Truth is, what my colleague shared did not surprise me, not because I think that the average worshiper on Easter Sunday is stupid.
The problem is that we who are called by God through the Church to preach and teach about Jesus routinely make the wrong assumption. We forget that the ground has shifted beneath us.
In North America and Europe, we live in a post-Christian culture. But we assume that most people who pass through the doors of our church buildings know the content of the Gospel--the good news--about Jesus and the new life He offers freely to those who believe in Him. Our job, we assume is to simply remind people of this gospel in compelling, entertaining, painless (cute) ways, being careful not to take up so much time that people are late for the Sunday brunches at local restaurants.

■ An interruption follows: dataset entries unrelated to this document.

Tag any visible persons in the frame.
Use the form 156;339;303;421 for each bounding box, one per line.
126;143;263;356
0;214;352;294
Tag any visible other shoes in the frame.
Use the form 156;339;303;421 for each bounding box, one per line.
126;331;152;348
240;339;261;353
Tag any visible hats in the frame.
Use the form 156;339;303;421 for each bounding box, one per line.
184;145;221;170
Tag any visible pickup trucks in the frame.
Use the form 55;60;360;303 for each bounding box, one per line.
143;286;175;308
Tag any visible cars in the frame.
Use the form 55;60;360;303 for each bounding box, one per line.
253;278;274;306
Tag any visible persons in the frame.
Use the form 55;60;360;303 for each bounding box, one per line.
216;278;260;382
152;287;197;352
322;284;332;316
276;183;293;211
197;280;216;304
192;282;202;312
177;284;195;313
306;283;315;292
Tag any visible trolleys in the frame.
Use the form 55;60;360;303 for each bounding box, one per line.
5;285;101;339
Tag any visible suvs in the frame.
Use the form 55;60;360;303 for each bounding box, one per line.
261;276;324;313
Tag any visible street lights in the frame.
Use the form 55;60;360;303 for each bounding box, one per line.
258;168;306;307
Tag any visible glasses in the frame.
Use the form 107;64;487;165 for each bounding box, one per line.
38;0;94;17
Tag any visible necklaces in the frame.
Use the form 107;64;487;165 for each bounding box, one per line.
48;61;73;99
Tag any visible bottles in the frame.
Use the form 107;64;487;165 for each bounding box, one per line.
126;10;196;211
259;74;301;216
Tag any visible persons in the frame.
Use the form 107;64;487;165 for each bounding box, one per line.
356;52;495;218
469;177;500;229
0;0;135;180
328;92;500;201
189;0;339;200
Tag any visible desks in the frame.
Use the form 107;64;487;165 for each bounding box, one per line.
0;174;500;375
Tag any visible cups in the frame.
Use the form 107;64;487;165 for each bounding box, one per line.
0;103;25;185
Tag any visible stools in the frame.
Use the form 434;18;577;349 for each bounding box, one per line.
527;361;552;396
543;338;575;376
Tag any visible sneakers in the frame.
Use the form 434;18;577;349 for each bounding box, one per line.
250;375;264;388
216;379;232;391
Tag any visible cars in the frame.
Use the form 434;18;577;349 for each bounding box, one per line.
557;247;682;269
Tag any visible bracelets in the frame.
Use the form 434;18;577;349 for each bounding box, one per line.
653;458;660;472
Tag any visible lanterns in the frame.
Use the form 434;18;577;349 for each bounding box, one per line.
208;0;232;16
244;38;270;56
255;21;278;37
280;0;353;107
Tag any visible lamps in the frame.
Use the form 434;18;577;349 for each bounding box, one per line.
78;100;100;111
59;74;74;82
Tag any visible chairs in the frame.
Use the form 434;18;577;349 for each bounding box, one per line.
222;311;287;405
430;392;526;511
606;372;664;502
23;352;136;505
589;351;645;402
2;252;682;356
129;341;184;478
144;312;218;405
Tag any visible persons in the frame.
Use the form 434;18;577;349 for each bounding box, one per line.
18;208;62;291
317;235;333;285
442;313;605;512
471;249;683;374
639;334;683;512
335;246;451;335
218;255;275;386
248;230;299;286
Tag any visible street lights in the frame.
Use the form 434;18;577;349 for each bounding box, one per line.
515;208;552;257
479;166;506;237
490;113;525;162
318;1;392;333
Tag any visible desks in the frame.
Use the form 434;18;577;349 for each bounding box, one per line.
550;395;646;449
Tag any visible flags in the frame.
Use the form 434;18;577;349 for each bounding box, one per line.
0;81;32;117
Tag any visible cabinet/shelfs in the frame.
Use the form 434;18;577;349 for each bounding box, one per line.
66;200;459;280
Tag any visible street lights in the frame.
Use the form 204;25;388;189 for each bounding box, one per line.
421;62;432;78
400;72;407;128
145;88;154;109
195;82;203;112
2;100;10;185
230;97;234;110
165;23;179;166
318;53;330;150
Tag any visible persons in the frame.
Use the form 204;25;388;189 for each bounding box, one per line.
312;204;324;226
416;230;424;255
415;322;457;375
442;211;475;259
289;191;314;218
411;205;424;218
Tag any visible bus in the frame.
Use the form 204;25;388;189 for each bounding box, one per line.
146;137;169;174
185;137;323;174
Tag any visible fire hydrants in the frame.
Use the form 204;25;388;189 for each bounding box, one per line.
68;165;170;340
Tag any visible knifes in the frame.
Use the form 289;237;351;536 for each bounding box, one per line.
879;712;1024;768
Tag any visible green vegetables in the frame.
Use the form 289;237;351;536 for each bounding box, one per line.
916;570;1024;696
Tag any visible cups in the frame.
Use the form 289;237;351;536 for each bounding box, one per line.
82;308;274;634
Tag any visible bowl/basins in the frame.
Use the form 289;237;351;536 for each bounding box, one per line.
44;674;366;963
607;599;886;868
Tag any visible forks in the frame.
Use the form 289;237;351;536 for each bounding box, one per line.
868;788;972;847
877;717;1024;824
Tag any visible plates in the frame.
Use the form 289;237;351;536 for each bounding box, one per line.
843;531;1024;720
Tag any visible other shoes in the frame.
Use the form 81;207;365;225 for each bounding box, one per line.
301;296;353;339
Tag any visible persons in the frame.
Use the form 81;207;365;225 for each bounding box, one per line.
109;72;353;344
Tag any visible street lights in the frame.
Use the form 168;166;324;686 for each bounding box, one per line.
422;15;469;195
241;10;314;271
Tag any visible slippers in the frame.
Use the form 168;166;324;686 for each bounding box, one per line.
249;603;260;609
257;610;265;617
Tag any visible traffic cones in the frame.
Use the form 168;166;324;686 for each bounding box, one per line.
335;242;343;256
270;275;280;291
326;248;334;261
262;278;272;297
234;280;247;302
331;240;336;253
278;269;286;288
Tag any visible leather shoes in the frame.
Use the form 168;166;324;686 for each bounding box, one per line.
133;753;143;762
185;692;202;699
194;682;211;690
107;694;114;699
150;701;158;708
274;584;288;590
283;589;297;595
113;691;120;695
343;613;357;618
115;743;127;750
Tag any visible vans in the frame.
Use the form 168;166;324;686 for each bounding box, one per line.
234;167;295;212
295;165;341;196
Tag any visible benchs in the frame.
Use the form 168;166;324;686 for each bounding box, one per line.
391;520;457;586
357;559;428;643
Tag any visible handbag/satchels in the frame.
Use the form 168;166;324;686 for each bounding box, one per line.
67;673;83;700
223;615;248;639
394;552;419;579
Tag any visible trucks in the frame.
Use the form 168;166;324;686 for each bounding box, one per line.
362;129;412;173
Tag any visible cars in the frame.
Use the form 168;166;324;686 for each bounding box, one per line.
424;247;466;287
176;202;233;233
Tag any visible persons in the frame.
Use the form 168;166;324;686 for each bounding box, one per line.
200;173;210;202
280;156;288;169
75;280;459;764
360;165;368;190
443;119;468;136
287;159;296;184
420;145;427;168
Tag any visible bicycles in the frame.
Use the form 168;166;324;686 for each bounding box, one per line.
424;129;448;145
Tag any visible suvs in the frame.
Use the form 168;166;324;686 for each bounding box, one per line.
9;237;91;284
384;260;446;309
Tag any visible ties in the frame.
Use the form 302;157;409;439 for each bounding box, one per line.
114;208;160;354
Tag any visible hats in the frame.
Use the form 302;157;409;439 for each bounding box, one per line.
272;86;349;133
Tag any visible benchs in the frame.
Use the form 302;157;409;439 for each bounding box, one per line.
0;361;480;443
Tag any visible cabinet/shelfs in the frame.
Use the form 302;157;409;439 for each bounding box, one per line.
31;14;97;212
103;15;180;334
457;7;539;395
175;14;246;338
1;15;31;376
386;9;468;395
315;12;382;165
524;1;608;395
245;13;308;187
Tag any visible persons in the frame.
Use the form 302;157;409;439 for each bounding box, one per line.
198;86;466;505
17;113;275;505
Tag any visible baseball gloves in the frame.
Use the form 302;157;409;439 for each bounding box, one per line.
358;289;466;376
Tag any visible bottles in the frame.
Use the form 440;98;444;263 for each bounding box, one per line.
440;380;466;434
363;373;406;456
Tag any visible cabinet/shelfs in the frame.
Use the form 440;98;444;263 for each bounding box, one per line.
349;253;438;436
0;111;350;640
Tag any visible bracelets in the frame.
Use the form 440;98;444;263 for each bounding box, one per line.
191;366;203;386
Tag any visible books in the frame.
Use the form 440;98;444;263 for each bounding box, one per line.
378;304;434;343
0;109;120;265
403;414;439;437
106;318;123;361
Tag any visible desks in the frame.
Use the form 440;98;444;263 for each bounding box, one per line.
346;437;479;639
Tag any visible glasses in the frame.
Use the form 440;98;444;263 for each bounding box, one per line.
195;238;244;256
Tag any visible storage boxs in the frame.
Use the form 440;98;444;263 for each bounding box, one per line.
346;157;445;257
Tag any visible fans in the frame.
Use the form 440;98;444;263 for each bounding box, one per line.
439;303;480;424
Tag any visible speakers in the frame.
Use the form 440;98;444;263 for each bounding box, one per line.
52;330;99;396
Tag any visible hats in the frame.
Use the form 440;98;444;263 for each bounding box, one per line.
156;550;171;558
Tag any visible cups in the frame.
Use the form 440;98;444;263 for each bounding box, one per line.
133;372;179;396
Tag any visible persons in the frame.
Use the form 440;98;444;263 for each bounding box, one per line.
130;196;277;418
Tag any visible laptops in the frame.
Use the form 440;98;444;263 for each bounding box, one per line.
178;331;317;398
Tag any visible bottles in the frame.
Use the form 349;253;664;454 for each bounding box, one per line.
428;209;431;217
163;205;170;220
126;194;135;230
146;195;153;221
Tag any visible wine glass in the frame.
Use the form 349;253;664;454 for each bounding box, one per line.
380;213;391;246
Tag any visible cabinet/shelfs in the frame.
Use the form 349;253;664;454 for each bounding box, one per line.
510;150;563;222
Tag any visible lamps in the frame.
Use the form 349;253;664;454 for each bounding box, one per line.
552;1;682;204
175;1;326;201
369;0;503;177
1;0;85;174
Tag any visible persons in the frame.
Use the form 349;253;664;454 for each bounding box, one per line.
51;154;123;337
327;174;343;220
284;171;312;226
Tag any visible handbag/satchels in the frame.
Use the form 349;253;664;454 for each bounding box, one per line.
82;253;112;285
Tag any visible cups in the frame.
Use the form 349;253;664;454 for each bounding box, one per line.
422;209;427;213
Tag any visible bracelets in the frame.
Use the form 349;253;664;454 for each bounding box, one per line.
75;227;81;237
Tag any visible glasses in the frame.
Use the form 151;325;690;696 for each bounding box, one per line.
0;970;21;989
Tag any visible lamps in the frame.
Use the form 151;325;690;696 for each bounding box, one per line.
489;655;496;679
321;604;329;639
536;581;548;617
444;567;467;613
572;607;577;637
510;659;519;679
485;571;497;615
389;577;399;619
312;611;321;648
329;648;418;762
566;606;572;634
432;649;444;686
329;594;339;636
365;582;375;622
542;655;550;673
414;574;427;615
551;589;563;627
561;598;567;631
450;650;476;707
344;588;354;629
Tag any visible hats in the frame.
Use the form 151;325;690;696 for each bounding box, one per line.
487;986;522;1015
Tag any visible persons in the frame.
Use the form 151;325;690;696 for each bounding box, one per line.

But cute isn't working any more.
Churches are losing membership, my denomination (Evangelical Lutheran Church in America) more rapidly than any other denomination in the United States. And, according to an article in last week's TIME magazine by Jon Meacham, Americans claiming no religious affiliation at all has risen from 15% to 20% in the past five years.
While mainline churches have sought to present a message indistinguishable from a corrupt and failing culture and while many evangelical churches have watered down the Gospel to be culture-current and both strains of Christian faith in America have often followed the siren song of political engagement rather than Gospel proclamation, Americans have tuned the Church out.
And who can blame them? If we sound like everybody else, just the praying wings of this or that philosophy or political party, who needs us or the message we offer?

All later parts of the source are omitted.